Harvest vs Sold KGs and Sales versus Inventory
Inventory to Sales:
- Aphria improved inventory turnover to 3.61 Qs from 4.02 Qs last quarter. Again, this has the benefit of the sale of trim below cost.
- Cannabis Inventory is MORE THAN sufficient to support a sales increase next Q, with oil and flower well positioned.
- PPE increased by $61 million to $655 million, SweetWater would have been a $56 million of that and it looks like $40 million were Right of Use Assets that are leased. Germany should be complete in Q2 or Q3 F2021. They are signaling Capex for the second half of the fiscal will be minimal and will be selective.
- Goodwill and Intangibles grew $134 million and $324 million, respectively with the onboarding of SweetWater. Of the $496 million total consideration $468 million was G/I.
- A/P increased $129 million to $254 million, $76 million is contingent consideration which I presume is new this Q as last Q did not have a breakdown.
What we said last Q
A “progress quarter”.
Another good cannabis sales Q on adult rec increase muted by the decrease in Distribution revenue. Cannabis brands appear sticky.
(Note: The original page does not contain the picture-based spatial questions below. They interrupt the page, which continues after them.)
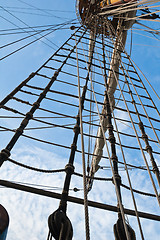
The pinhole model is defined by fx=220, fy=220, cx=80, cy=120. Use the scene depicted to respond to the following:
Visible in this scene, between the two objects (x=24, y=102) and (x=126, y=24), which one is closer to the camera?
(x=24, y=102)

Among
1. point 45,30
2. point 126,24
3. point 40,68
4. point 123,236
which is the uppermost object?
point 126,24

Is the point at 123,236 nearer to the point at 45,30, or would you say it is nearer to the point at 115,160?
the point at 115,160

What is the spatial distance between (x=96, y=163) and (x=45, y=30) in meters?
3.00

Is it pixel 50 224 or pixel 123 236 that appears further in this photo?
pixel 123 236

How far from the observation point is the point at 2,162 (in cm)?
157

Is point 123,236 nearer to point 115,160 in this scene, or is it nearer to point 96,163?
point 115,160

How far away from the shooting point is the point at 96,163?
4469mm

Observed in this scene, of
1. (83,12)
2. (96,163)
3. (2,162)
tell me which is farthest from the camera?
(83,12)

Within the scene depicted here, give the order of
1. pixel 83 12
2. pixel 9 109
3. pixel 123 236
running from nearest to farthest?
pixel 123 236 → pixel 9 109 → pixel 83 12

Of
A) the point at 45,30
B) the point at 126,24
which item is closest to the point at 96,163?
the point at 45,30

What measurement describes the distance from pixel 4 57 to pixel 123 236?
2.71m

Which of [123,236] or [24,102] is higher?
[24,102]

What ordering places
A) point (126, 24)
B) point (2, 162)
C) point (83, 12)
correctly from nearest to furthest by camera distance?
point (2, 162) → point (126, 24) → point (83, 12)

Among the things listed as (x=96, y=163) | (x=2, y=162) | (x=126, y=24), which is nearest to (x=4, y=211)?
(x=2, y=162)
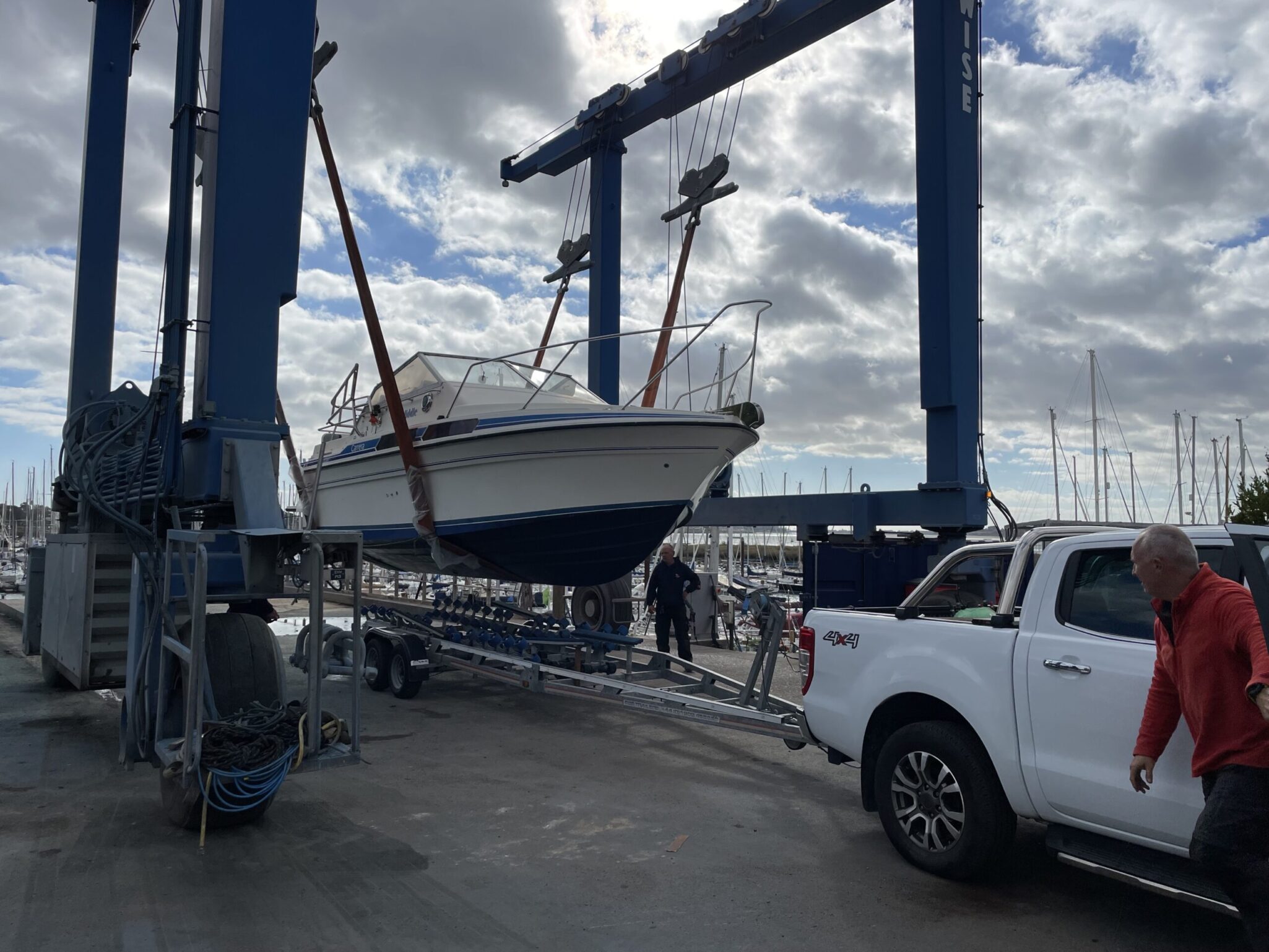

It was comforting to see cannabis GM hovering near 50% despite the rather large shipment of Bingo in the Q. They are guiding to Cannabis GM in the 50-54% range is very good relative to peers, especially when value brands are incorporated.
The launch of the large formats, the return of wholesale flower sales and the throttling of the grow bode well for next Q inventory management to start to turn the corner. Trim is low at $6 million and provides little risk at present. Cannabis Inventory is still high and is 4.2X cannabis sales in $ terms.
It would be nice to see them wholesale some oil inventory.
The lack of drawdown of ATM is both frustrating (as it is a drag on Stock Price) and encouraging (as they indicated it would be used strategically).
Next quarter things will start to get a little more interesting.
I would consider this a small “p” progress quarter. Adult rec sales are slowing and further catalyst, beyond Ontario increasing store ramp from 40 to 80/month is the last “big” one unless Quebec does something. The bounce back in Distribution is comforting as is the appearance of international sales.
The need to purchase Tilray is evident. Sales increases are going to be a knife fight and incremental. The onboarding of Tilray sales with a phase in of Aphria cultivation will also allow a higher capacity out of Aphria1 and Diamond to reverse the growth of Unabsorbed Overhead, plus a better GM at Tilray operations.
The throttled grow had little QoQ impact on GM or on cash cost per gram sold, which is a nice surprise. However, being below the 50% cannabis GM guidance is disappointing.
While the combined debt of Aphria and Tilray is worrisome, there is a chance of Aphria Debenture Lenders request payout of the Convertible Debentures and/or if the stock price stays above USD 12.19 Aphria can force the conversion. This impacts $358 million in debt. Without this debt the debt serviceability of the combined entity is much better, although it comes with dilution. Again, we think this is driving part of the “arbitrage” we see right now in the conversion price differential.
That’s all I got.
The preceding is the opinion of the author and is in no way intended to be a recommendation to buy or sell any security or derivative. The author has a position in Aphria and will not start one or divest in the next five days.